→ **SOURCE DOCUMENT**:
start
Nation’s Largest Education Association Urges House Committee to Reject Draft Language for Reauthorization of No Child Left Behind Law

NEA President Reg Weaver urges lawmakers not to miss opportunity to make major course correction

WASHINGTON—NEA President Reg Weaver called on members of the House Education and Labor Committee to reject draft language currently under discussion for the reauthorization of the No Child Left Behind Act while testifying to the Committee today.

Reg Weaver

Weaver asked the Committee to slow the legislative process down in order to make a truly meaningful and major course correction in how the federal government supports state and local education initiatives. In his testimony, Weaver told the Committee, “We are not able to support the discussion draft as currently written. We are hopeful that the Committee will take the time to make meaningful changes.”

Speaking about his comments to the Committee, Weaver added, “The draft that has been provided for discussion makes only minor tweaks in the divisive and dysfunctional law that parents, teachers, and public schools have been saddled with these past five years. If they’re not going to make meaningful changes that truly address the needs of America’s public school students, a major opportunity will have been missed.

“The draft language is still too focused on high stakes testing, punishments, labeling of children, and unfunded federal mandates,” added Weaver. “It fails to adequately address the issues that parents and teachers know best provide a positive impact on student success such as reducing class size, increasing the training and retention of highly qualified teachers, expanding access to early childhood education, and providing adequate funding for improved school facilities and materials.
end
→ **DATASET RECORDS**:
start
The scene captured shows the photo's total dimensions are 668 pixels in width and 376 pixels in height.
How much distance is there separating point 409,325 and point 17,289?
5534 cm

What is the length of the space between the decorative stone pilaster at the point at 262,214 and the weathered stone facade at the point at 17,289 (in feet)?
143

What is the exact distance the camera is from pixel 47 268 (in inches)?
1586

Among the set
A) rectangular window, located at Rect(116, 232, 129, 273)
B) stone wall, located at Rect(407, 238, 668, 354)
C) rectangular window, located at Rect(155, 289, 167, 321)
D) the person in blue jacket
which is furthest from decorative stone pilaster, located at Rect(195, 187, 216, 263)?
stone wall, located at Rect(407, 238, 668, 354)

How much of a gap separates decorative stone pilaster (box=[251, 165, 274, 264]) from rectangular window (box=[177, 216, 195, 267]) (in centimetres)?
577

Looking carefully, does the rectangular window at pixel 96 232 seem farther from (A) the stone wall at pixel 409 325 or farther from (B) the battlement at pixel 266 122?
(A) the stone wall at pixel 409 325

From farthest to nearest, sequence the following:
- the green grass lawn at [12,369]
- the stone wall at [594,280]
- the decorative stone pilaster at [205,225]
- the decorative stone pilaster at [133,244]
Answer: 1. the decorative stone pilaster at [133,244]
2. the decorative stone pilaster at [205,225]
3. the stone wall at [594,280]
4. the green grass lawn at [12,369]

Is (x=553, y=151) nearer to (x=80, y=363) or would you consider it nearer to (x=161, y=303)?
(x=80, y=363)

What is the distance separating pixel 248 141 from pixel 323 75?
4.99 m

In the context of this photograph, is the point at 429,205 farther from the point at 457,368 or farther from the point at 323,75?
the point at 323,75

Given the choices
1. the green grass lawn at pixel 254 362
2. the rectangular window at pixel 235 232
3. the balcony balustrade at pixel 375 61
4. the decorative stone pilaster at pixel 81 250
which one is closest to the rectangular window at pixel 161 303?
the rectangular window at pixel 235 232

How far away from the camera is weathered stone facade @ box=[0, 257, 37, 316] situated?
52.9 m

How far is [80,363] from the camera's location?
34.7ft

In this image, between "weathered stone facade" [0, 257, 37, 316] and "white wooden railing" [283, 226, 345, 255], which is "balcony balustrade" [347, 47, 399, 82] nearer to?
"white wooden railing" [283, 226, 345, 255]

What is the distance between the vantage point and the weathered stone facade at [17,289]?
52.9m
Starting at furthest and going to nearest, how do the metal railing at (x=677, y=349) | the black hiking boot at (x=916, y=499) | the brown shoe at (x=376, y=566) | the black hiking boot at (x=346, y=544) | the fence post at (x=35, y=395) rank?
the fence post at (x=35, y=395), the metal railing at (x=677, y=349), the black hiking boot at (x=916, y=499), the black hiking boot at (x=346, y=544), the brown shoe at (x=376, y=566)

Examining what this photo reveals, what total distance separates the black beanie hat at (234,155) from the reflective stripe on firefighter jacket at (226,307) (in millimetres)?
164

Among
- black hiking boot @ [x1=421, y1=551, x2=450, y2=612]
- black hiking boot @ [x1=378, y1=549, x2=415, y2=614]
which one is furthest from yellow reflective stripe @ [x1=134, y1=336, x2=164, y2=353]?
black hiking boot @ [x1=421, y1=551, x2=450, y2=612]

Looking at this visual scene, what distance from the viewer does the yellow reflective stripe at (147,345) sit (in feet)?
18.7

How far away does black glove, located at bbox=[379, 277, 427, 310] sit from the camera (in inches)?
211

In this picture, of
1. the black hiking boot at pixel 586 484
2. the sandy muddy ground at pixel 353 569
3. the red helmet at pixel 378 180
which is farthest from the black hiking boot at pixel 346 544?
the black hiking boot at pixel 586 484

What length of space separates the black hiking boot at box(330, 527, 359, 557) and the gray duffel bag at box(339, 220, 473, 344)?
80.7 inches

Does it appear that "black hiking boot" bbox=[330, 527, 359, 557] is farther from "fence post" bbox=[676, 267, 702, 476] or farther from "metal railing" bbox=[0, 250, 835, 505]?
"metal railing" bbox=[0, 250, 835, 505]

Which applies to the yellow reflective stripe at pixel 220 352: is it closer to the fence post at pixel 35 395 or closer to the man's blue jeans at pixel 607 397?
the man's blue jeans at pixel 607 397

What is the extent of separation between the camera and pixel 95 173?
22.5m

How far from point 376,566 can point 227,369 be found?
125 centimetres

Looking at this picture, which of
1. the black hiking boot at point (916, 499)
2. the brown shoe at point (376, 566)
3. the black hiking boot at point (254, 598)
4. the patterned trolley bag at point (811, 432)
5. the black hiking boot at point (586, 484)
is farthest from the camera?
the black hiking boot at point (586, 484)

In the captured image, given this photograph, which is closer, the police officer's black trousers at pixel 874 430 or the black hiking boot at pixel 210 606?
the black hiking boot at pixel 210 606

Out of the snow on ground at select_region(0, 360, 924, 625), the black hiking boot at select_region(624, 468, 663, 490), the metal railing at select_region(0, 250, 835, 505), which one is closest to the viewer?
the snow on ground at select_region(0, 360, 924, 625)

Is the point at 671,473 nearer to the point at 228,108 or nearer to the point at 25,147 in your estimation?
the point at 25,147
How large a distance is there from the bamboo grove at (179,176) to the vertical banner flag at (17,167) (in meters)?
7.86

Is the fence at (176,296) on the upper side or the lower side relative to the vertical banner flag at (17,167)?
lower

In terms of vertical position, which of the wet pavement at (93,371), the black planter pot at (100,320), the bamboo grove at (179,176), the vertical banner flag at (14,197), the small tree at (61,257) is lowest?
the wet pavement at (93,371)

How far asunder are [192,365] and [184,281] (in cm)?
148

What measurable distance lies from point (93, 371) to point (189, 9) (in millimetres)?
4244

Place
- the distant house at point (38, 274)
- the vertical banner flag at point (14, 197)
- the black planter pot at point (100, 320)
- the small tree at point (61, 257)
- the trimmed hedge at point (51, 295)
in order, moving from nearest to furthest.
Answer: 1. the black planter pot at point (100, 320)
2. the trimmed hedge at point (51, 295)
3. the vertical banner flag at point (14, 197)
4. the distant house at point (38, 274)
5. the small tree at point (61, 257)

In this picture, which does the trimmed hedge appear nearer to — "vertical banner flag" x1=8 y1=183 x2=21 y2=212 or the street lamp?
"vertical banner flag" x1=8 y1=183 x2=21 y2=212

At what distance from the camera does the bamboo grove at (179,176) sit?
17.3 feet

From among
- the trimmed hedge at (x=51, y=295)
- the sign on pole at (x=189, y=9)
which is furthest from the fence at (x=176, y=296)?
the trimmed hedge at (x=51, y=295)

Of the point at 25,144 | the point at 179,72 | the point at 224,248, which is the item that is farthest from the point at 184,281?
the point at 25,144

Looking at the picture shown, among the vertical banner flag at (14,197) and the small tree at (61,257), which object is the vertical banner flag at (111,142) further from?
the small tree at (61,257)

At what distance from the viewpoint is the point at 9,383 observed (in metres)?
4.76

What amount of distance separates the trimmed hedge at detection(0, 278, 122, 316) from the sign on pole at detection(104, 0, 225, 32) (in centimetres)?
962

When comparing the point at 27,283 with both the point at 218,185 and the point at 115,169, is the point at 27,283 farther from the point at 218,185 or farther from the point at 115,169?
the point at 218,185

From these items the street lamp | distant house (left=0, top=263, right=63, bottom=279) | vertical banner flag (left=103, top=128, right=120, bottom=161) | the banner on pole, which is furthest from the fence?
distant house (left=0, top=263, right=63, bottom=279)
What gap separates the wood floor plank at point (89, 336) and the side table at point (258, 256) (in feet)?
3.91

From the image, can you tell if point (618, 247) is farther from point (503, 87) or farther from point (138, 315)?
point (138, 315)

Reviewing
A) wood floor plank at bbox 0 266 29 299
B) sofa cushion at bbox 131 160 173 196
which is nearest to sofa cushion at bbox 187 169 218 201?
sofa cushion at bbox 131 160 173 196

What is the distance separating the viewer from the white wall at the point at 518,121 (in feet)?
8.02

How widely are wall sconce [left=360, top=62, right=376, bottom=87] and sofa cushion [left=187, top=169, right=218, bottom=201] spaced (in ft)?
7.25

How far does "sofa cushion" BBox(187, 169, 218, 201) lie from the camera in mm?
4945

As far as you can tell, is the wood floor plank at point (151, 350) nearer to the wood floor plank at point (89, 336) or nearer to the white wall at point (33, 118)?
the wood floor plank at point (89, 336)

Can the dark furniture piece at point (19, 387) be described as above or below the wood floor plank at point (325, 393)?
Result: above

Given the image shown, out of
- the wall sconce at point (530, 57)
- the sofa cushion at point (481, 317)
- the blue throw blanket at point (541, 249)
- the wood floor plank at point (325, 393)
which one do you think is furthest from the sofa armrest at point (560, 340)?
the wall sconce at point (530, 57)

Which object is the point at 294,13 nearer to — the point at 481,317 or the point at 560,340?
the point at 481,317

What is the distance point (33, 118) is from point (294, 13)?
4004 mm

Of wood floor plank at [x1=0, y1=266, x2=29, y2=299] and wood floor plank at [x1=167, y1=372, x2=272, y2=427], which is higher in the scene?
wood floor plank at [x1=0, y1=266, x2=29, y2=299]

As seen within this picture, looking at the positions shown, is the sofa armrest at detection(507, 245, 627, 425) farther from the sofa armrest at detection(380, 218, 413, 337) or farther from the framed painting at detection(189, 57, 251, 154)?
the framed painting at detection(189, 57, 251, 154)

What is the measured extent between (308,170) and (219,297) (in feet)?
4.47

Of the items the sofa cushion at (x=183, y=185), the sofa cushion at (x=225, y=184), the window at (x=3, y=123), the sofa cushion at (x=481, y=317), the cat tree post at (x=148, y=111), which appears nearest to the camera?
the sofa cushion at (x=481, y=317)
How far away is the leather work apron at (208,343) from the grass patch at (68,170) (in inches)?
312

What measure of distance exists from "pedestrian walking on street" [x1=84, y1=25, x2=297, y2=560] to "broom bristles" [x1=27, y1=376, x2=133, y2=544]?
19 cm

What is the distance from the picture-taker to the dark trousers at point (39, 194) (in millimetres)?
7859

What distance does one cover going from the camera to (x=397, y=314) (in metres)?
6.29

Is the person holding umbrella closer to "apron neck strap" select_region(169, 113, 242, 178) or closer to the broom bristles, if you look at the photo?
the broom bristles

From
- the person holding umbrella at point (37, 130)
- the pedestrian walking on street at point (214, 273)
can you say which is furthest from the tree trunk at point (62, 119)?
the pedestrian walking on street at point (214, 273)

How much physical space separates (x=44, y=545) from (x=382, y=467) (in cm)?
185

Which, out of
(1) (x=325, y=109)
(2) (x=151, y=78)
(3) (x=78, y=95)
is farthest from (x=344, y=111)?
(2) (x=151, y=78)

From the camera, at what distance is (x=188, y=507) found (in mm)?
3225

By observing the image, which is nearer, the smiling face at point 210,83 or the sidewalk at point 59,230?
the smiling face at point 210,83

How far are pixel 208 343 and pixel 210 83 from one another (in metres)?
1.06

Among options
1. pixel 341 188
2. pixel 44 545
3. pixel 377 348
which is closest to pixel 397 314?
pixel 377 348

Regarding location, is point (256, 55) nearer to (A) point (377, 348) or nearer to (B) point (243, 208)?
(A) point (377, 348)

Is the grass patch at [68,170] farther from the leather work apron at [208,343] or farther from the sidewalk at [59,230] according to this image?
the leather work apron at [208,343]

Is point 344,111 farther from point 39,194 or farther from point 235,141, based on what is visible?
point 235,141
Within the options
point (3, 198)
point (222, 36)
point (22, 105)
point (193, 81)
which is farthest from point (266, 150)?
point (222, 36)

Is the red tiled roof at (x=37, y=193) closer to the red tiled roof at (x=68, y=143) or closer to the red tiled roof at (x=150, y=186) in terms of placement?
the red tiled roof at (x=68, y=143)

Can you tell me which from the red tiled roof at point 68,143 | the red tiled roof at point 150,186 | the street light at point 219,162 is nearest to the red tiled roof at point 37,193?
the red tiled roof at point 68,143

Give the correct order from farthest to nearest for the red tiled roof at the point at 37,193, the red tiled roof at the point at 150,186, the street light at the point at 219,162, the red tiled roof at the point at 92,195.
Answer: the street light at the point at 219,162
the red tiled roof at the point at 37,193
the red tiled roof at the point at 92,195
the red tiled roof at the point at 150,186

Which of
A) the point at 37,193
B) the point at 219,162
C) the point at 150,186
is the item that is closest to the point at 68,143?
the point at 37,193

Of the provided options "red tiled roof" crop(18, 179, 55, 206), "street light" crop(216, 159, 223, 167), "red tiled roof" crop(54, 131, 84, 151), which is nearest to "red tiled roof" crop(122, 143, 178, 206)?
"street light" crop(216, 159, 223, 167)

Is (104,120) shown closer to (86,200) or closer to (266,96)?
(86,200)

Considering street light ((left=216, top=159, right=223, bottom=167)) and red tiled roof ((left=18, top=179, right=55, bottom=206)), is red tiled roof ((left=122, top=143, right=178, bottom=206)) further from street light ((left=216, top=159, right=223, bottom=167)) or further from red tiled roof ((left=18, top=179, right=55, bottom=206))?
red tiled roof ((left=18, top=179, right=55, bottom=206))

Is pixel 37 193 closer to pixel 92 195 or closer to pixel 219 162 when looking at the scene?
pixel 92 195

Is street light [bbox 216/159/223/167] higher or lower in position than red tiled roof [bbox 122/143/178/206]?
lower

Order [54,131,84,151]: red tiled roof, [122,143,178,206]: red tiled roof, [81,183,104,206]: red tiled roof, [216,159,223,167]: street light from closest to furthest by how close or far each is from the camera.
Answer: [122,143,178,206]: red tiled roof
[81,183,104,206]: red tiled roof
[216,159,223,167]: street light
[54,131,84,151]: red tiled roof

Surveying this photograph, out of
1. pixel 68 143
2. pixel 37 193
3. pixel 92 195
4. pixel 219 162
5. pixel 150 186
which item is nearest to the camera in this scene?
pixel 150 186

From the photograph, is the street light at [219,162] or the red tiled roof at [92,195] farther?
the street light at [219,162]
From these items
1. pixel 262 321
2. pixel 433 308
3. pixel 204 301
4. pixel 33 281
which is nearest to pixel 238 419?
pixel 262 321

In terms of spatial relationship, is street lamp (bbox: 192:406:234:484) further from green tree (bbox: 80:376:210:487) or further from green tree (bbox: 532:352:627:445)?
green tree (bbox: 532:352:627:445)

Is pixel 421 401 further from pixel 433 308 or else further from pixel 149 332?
end
→ **PROBLEMS AND TASKS**:
1. Copy the records word for word, beginning with the line that contains "Is street light" and running through the last line of the records.
2. Continue the press release about the NEA president's testimony on the No Child Left Behind draft from the point where it stops.

→ **TASK-BY-TASK OUTPUTS**:
1.
Is street light [bbox 216/159/223/167] higher or lower in position than red tiled roof [bbox 122/143/178/206]?
lower

Order [54,131,84,151]: red tiled roof, [122,143,178,206]: red tiled roof, [81,183,104,206]: red tiled roof, [216,159,223,167]: street light from closest to furthest by how close or far each is from the camera.
Answer: [122,143,178,206]: red tiled roof
[81,183,104,206]: red tiled roof
[216,159,223,167]: street light
[54,131,84,151]: red tiled roof

Surveying this photograph, out of
1. pixel 68 143
2. pixel 37 193
3. pixel 92 195
4. pixel 219 162
5. pixel 150 186
which item is nearest to the camera in this scene?
pixel 150 186

From the photograph, is the street light at [219,162] or the red tiled roof at [92,195] farther?
the street light at [219,162]
From these items
1. pixel 262 321
2. pixel 433 308
3. pixel 204 301
4. pixel 33 281
which is nearest to pixel 238 419?
pixel 262 321

In terms of spatial relationship, is street lamp (bbox: 192:406:234:484) further from green tree (bbox: 80:376:210:487) or further from green tree (bbox: 532:352:627:445)?
green tree (bbox: 532:352:627:445)

Is pixel 421 401 further from pixel 433 308 or else further from pixel 149 332?

2.
“We know that in the existing law,” said Weaver, “there have been countless places where the language was unclear, where the provisions of one section directly contradicted those of another section, and where the act was in conflict with other existing federal education laws. The children of America deserve more than being the victims of a process that allows politicians to pad their scorecard for passing legislation while the end result of that legislation is actually detrimental to teaching, learning, and providing great public schools as a basic right for every child.”

Speaking on behalf of NEA’s 3.2 million members, the NEA President cautioned the Committee that rushing to get a bill passed before some arbitrary deadline could lead to a new set of unintended and negative consequences. “We do not believe the Committee’s first discussion draft adequately remedies the problematic provisions of current law,” said Weaver.

Related Material:

NEA President Reg Weaver

>>Watch Weaver's testimony  (5:06, Windows Media Player). Also available on YouTube.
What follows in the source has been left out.